* _Problem set_:
• A. Decide whether each statement below agrees with the passage on Albania. Answer yes or no for (i), (ii) and (iii), quoting the deciding words from the passage exactly.
(i) The writer states that Albania has a high concentration of Muslims.
(ii) Under the iron curtain, the Albanian government told its people they were the least developed nation in the world.
(iii) According to the passage, Islam promises satisfaction through one's own holiness.
• B. Carry on writing the passage on Albania, starting right after its last sentence.

* _Text segment_:
■ ■ ■

This all seems suspiciously like an indication that God has not spoken yet about what I'm doing next. But, the fun part about discerning is that, God actually is speaking. I just won't recognize the pieces until He thinks I'm ready. I was realizing that a lot of the countries I'm attracted to have something in common: they're underdog countries in the spiritual world.

Did you know that Albania has a super high concentration of Muslims? I ached for them while we were praying just thinking of how many lies they've heard throughout their existence. Under the iron curtain, their government told them they were the most developed nation in the world. The curtain fell and the truth was obvious. The lies continue, though...as the outside world tries to tell them that material things will bring the satisfaction they want. Islam promises satisfaction through a religious system and one's own holiness rather than Christ's. I yearn for truth in Albania.

■ ■ ■

* _Material provided_:
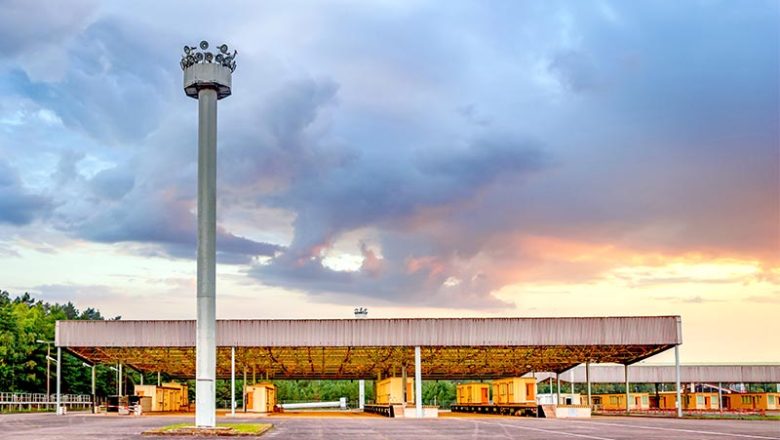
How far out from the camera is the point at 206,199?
115ft

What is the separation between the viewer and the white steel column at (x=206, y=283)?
3450cm

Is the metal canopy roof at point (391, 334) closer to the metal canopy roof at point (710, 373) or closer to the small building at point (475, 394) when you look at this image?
the small building at point (475, 394)

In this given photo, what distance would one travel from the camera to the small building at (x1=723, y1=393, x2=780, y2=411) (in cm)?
8600

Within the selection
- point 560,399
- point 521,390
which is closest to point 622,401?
point 560,399

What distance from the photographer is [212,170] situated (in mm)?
35469

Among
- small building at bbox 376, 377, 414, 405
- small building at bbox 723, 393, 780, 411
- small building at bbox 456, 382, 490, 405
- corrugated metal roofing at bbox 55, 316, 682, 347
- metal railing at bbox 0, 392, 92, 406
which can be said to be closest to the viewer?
corrugated metal roofing at bbox 55, 316, 682, 347

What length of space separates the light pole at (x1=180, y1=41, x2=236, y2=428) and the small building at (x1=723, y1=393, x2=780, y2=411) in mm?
61720

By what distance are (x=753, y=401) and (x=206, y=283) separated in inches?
2801

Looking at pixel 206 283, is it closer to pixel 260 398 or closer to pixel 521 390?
pixel 260 398

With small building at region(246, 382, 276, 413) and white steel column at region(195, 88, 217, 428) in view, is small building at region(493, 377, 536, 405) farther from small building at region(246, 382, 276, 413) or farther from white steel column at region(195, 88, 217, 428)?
white steel column at region(195, 88, 217, 428)

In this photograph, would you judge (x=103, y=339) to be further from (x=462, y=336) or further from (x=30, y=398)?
(x=30, y=398)

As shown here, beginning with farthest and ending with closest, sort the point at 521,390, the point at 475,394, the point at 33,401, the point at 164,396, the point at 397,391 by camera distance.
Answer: the point at 33,401
the point at 475,394
the point at 164,396
the point at 397,391
the point at 521,390

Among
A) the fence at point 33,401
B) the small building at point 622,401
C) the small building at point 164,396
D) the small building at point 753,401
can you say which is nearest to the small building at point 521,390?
the small building at point 164,396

■ ■ ■

* _Responses in order_:
• A.
(i) Yes: "Albania has a super high concentration of Muslims"
(ii) No: "their government told them they were the most developed nation in the world"
(iii) Yes: "Islam promises satisfaction through a religious system and one's own holiness rather than Christ's"

• B.
Burma / Myanmar grabbed my heart when the cyclone hit during my first 24/7 week at Hongo. That meant I had plenty of time to pray for things, and, not knowing *anything* about Burma I pleaded that God would use the disaster to open the doors for His love to make it in. Only later did I realize how serious the need for this is. I looked everywhere for a group to go with to do volunteer work in Burma during that summer vacation...the government thwarted the Assemblies of God group I found. We were told by our Christian contact we would be allowed to go and be driven around to see the damage, but if we tried to rebuild anything we would be arrested. We didn't go.

Though the outside is completely different, I think Japan has a lot in common with Albania and Burma. I know I can't put that into words.

I don't know if God will give me a chance to touch all these places that I love...or a chance for my love for Albania or Burma to actually be tested and purified into something deep and real rather than a surface emotion. But it's been a good realization these past few weeks: I can serve God anywhere. There isn't a corner of this world that doesn't need missionaries. And I think the front line of mission work is going to be defined more by *who* God has made us to be than *where* God has placed us. There is a kind of freedom in that...freedom to laugh at myself when I don't have a clue and make ridiculous grand assumptions about where I'm going. And freedom to continue to be a missionary all the same, because that is who I am, wherever I am.